Her work is highly interdisciplinary, capitalizing on the strengths of
many individual disciplines by recognizing and integrating them into a
collective approach. Her aim is to harness the power of information
by developing statistical and mathematical models to guide computing
technology toward intelligent information extraction. Her scholarly
publications have appeared in the fields of Political Science,
Geography, Statistics, Economics, Computer Science, High Performance
Computing, Operations Research, Physics, Medicine, Asian American Studies,
Racial and Ethnic Politics, and Law. Her research has been supported
by grants from the National Science Foundation (NSF) as well as computing
allocation grants on the Blue Waters supercomputer, the SDSC Comet
supercomputer, the TACC Stampede2 supercomputer, the PSC Bridges-2
supercomputer, and the NCSA Delta supercomputer.
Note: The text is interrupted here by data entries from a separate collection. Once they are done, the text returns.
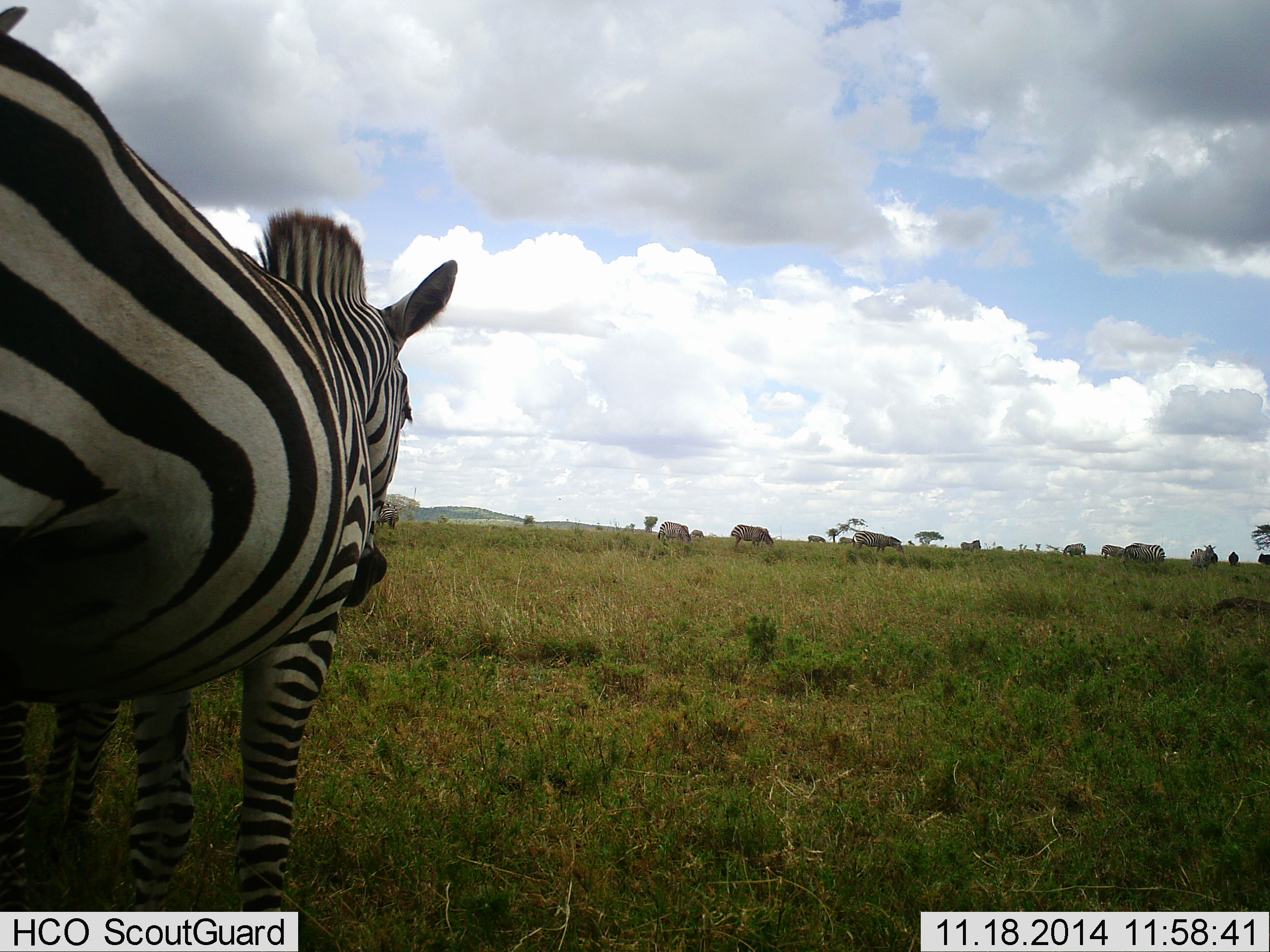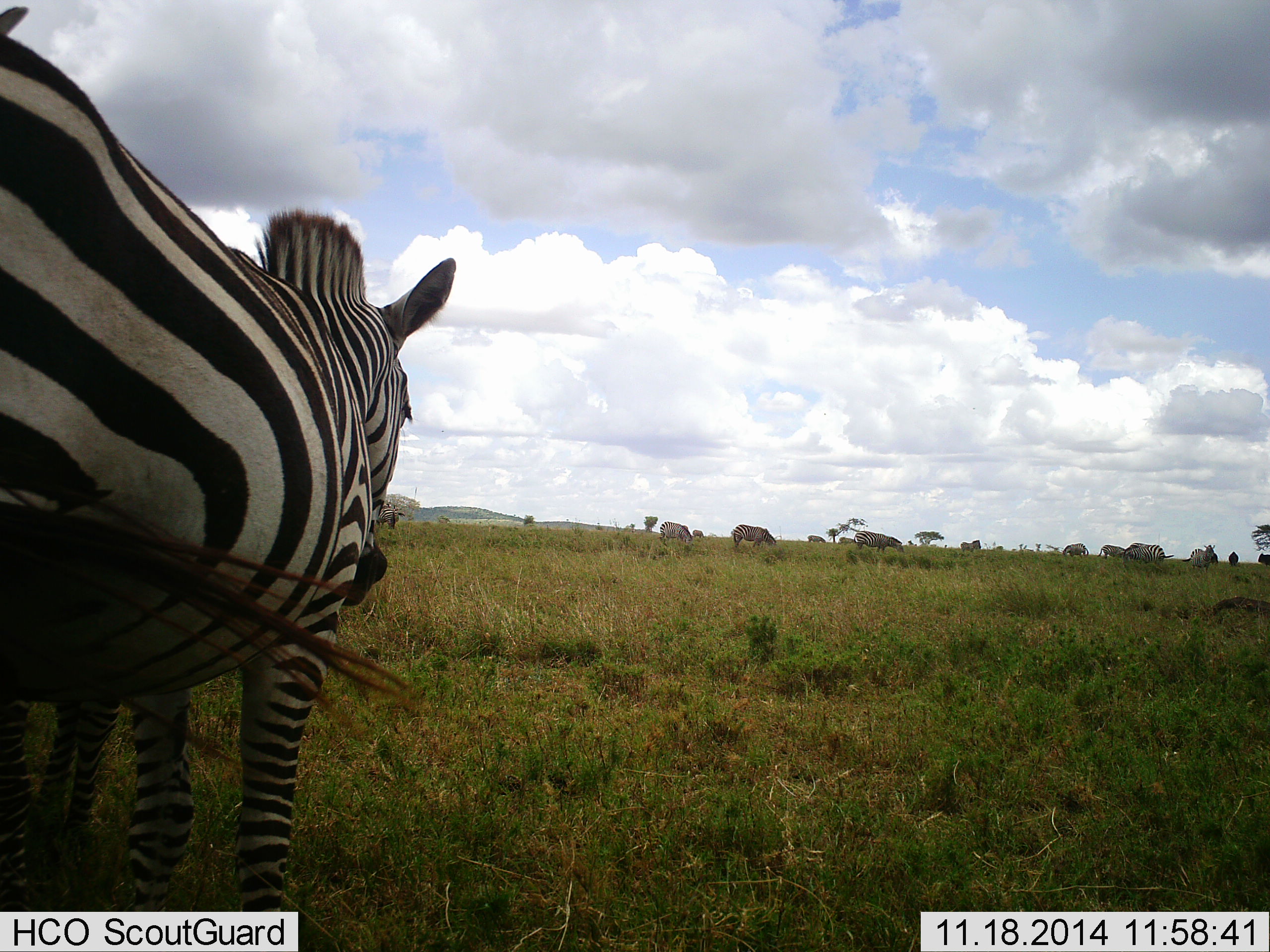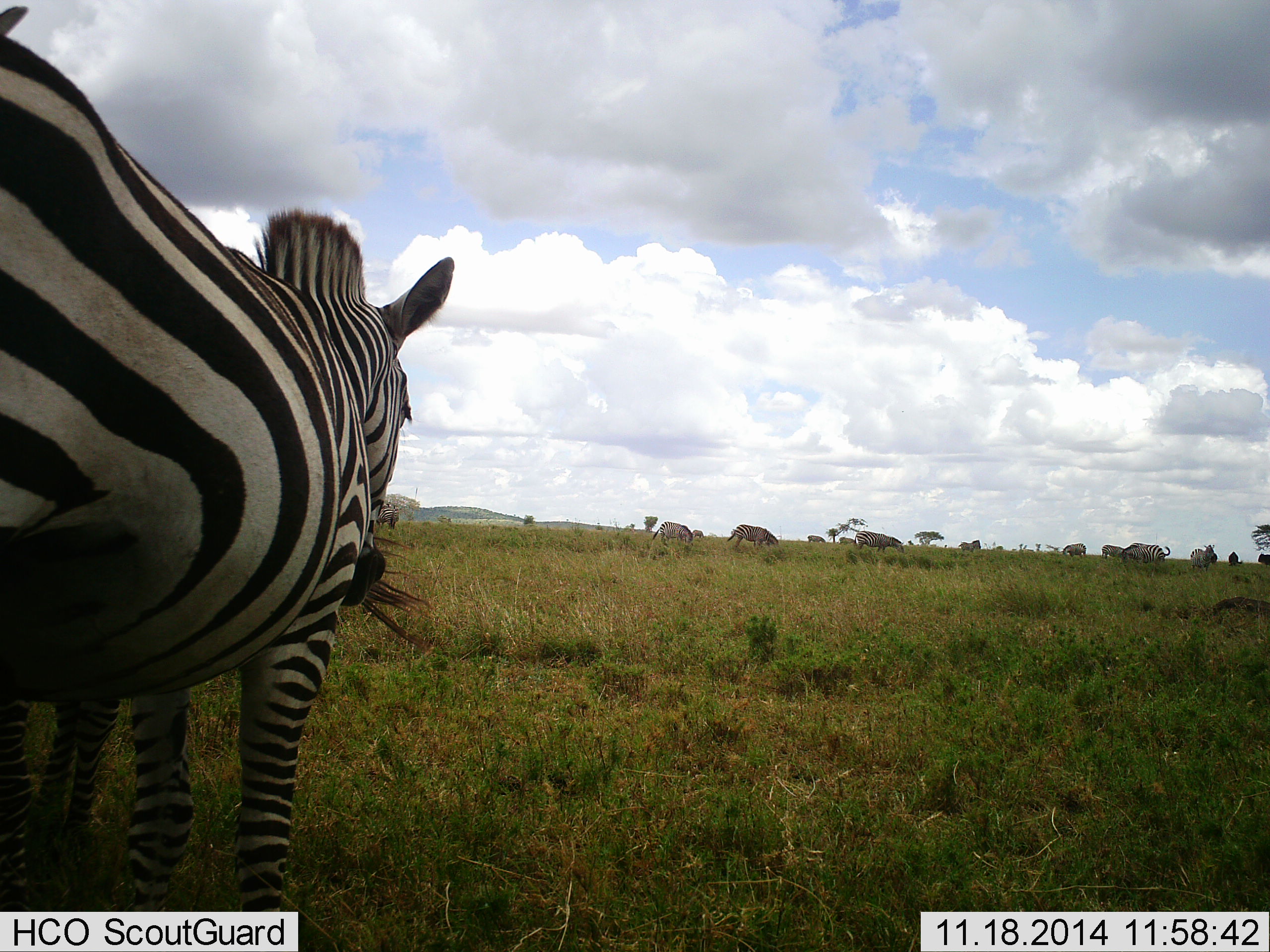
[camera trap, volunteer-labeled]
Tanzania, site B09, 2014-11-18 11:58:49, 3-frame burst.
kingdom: Animalia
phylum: Chordata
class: Mammalia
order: Perissodactyla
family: Equidae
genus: Equus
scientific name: Equus quagga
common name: plains zebra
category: zebra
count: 11-50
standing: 92%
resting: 8%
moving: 0%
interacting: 8%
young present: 17%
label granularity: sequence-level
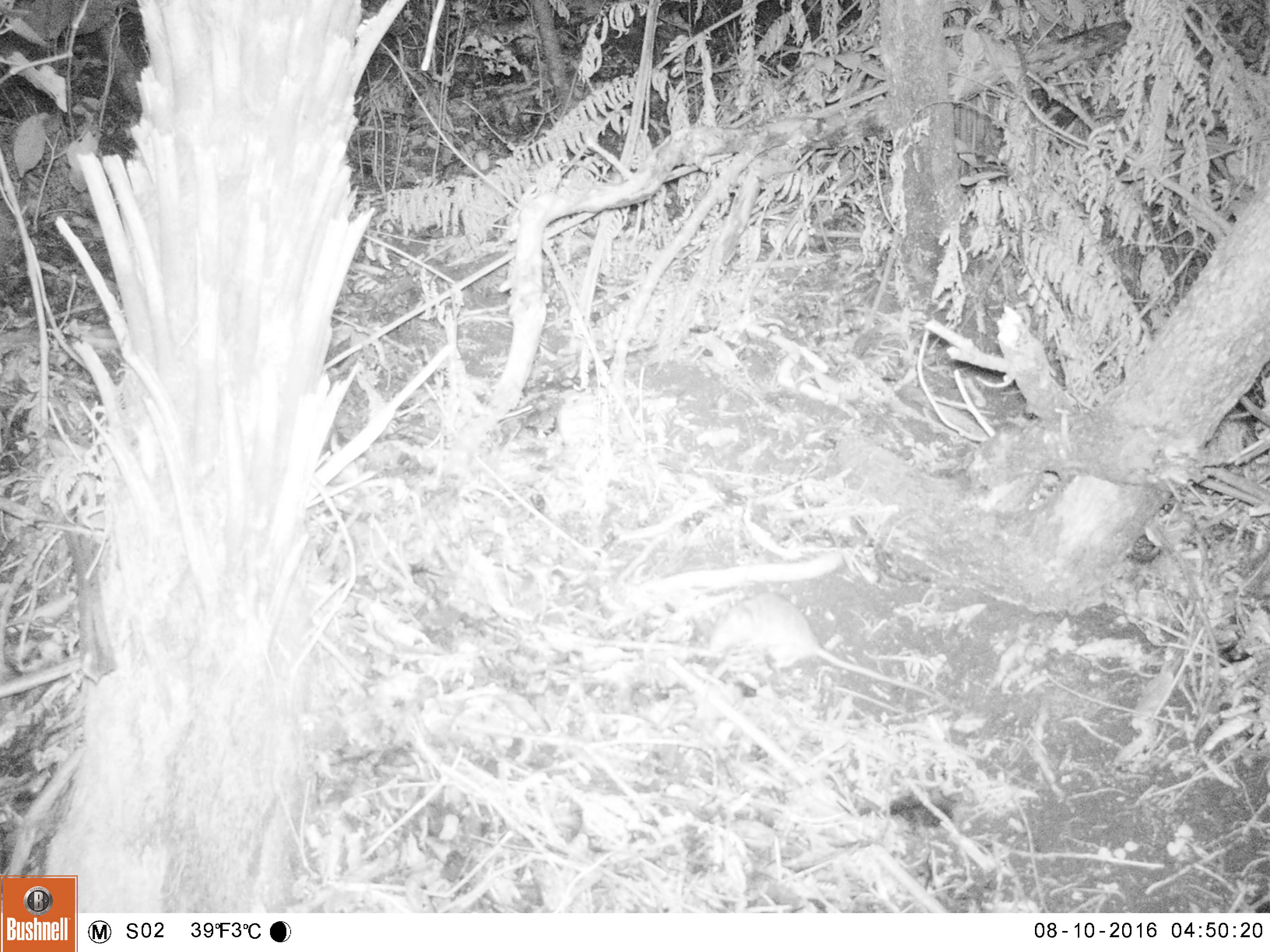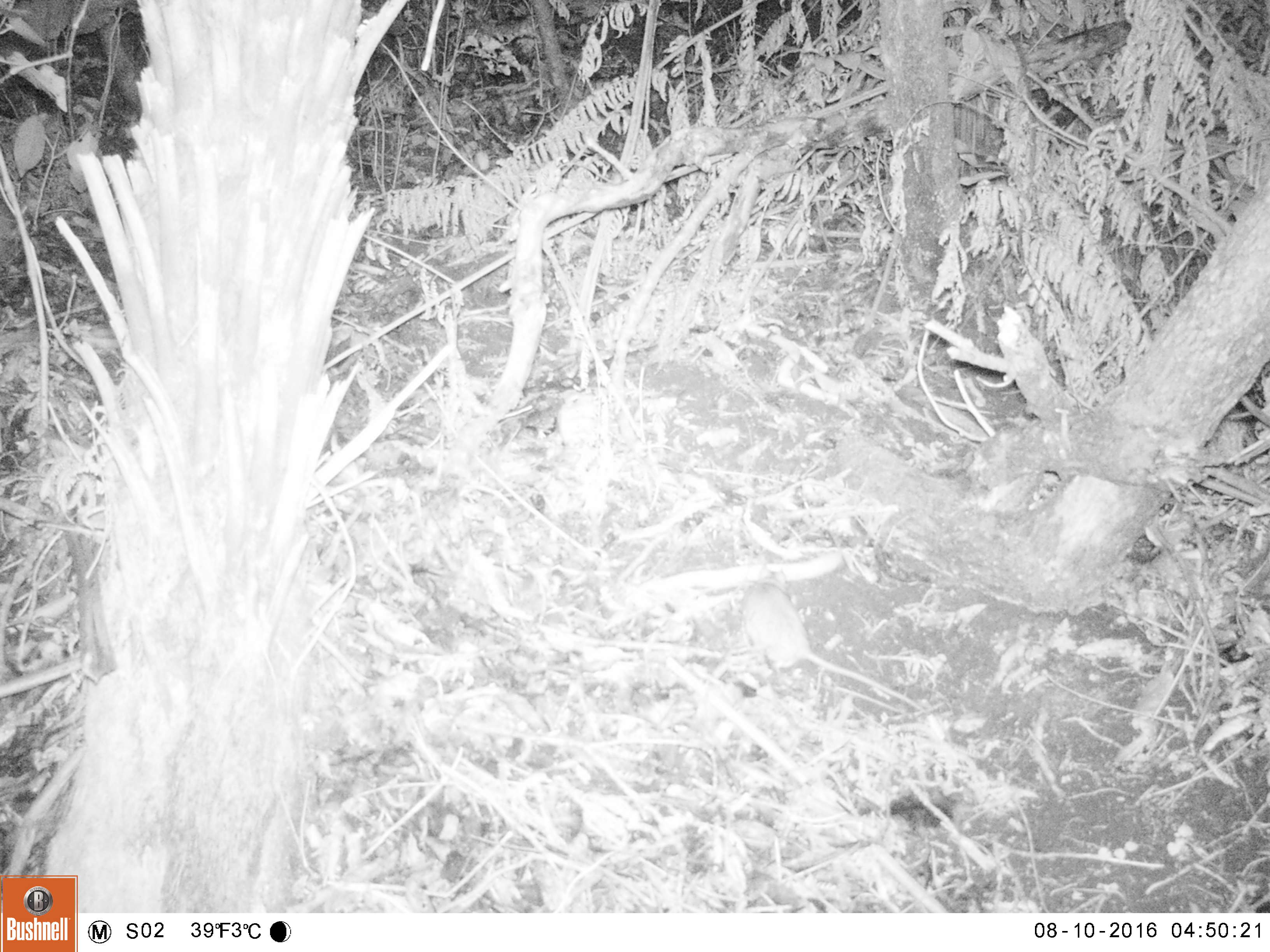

Her research has won writing competitions, received best paper awards,
and been recognized with the High Performance Computing Innovation
Excellence Award. Her teaching has often been ranked as excellent
by her students. She has also been awarded fellowships by the John
Simon Guggenheim Memorial Foundation, the Society for Political
Methodology, and the Hoover Institution as well as the Center for
Advanced Study in the Behavioral Sciences at Stanford University.
She has been a member of a number of advisory boards including the
Board of Reviewing Editors for Science magazine, the
Committee of Visitors for the NSF's Social, Behavior, and Economic
Sciences Division, the Educational Advisory Board of the John Simon
Guggenheim Foundation, PI4, an NSF funded program to broaden the
research background and career prospects of mathematics graduate
students, and President Obama's Commission on Election Administration,
as well as a member of eight different NSF Review Panels spanning
directorates in political science, statistics, big data, and
engineering. She has served on the Executive Council of the
American Political Science Association, as editor of the journal,
Political Analysis, as a member of the editorial board for
a dozen journals, and as a reviewer for over 145 different academic
journals, agencies, foundations, or presses, spanning more than a
dozen disciplines.
She has a passion for beautiful mathematics and regularly teaches
mathematics to children in math circles and summer camps. When
not thinking about math or research, you can find her wandering the
world on foot or in pursuit of her youth on the soccer field.